* _YOUR GOAL_:
Exclude the pictures, and otherwise reproduce the data in full.

* _INFORMATION_:
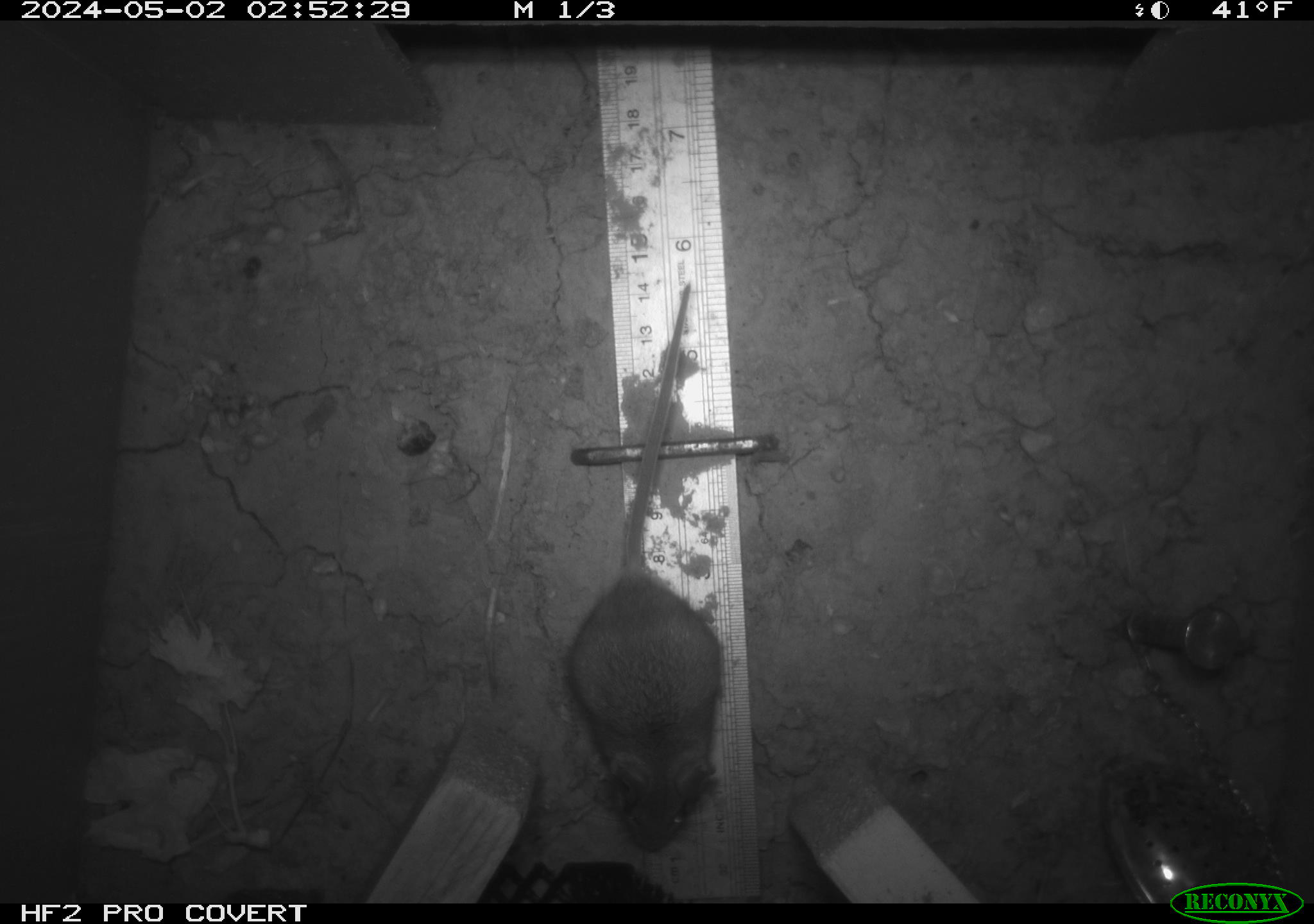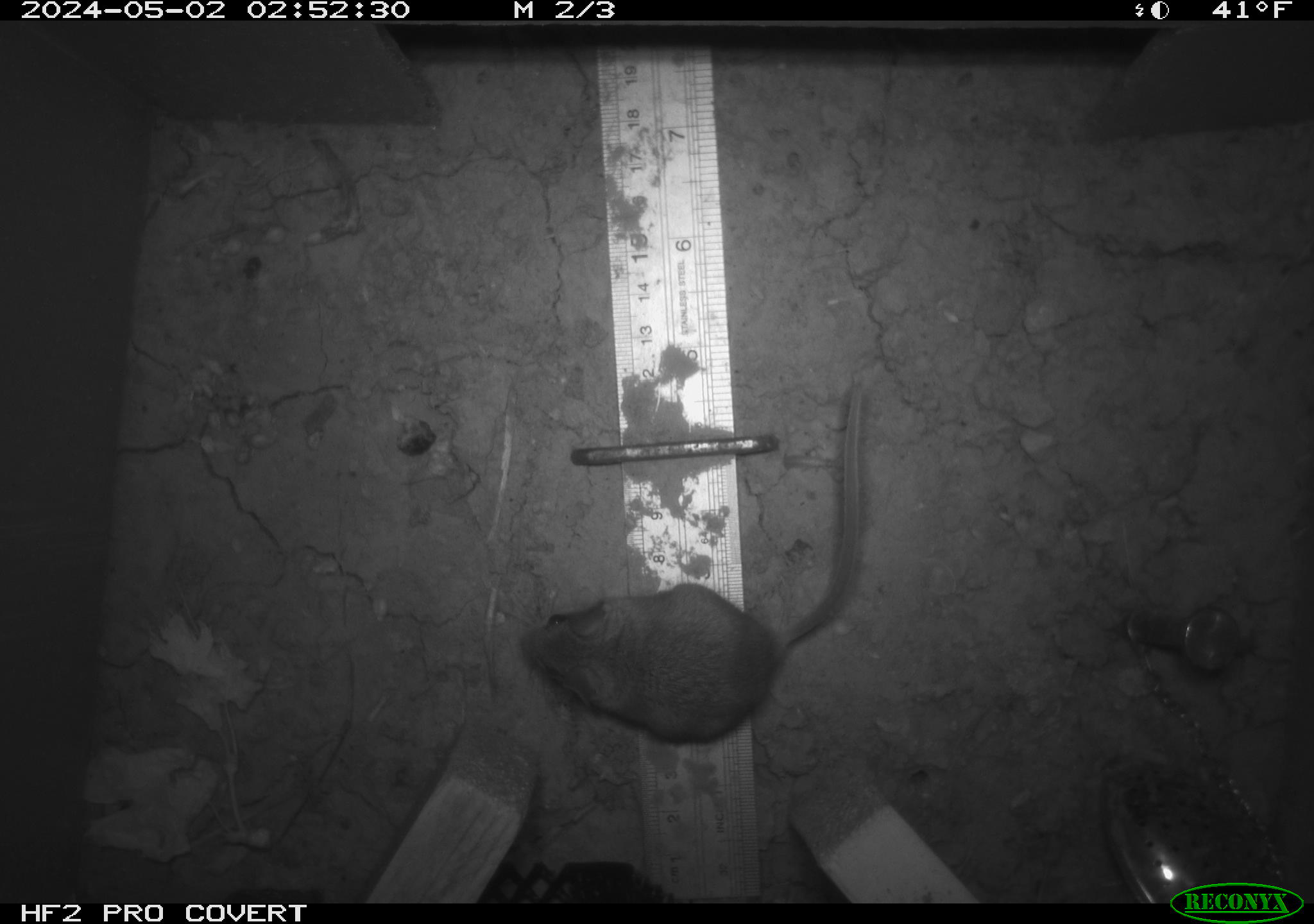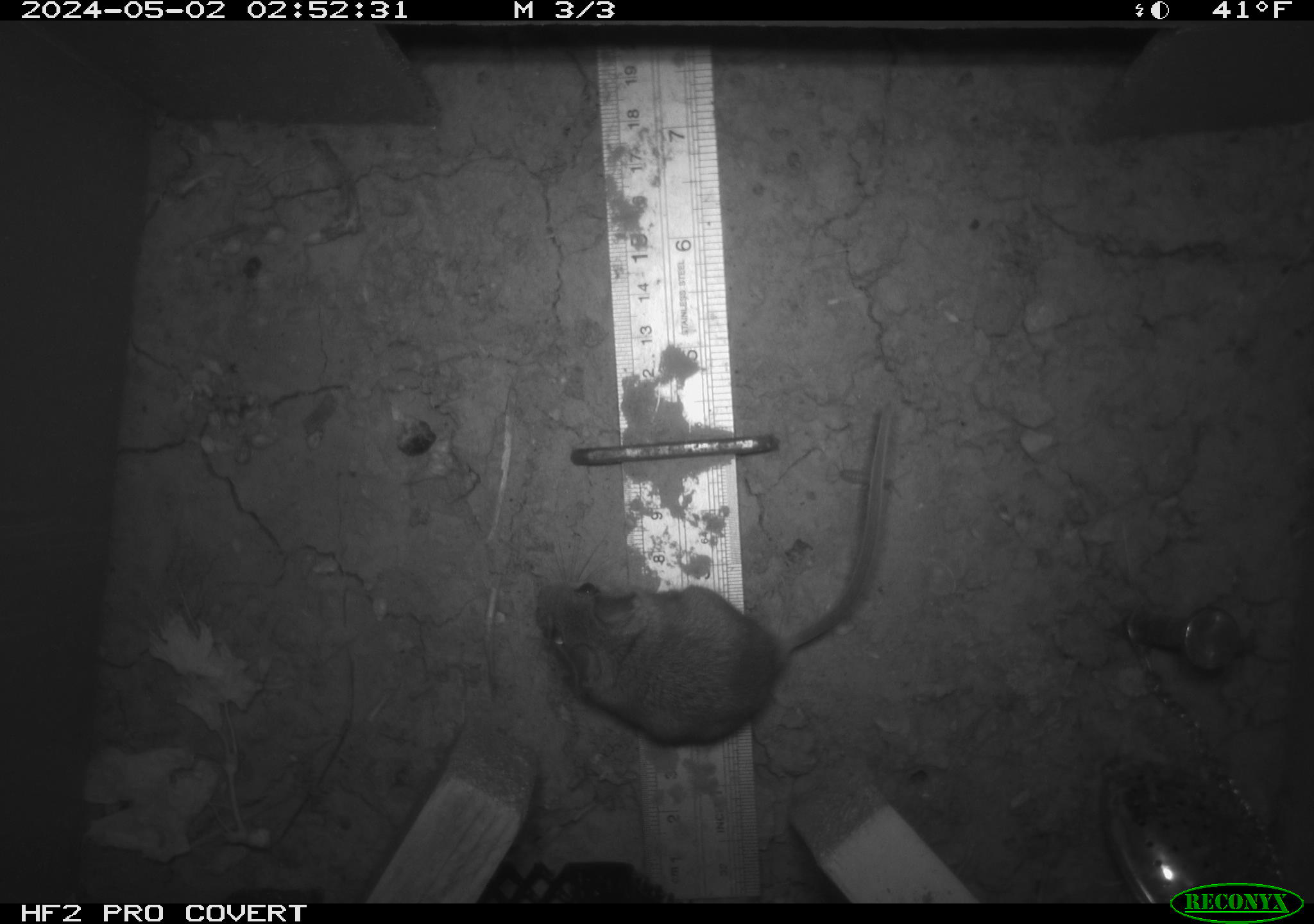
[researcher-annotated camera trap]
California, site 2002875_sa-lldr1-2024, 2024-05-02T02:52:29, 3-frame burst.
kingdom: Animalia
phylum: Chordata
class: Mammalia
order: Rodentia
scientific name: Rodentia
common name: mouse species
Mouse species (Rodentia).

* _EXERCISE ANSWER_:
[researcher-annotated camera trap]
California, site 2002875_sa-lldr1-2024, 2024-05-02T02:52:29, 3-frame burst.
kingdom: Animalia
phylum: Chordata
class: Mammalia
order: Rodentia
scientific name: Rodentia
common name: mouse species
Mouse species (Rodentia).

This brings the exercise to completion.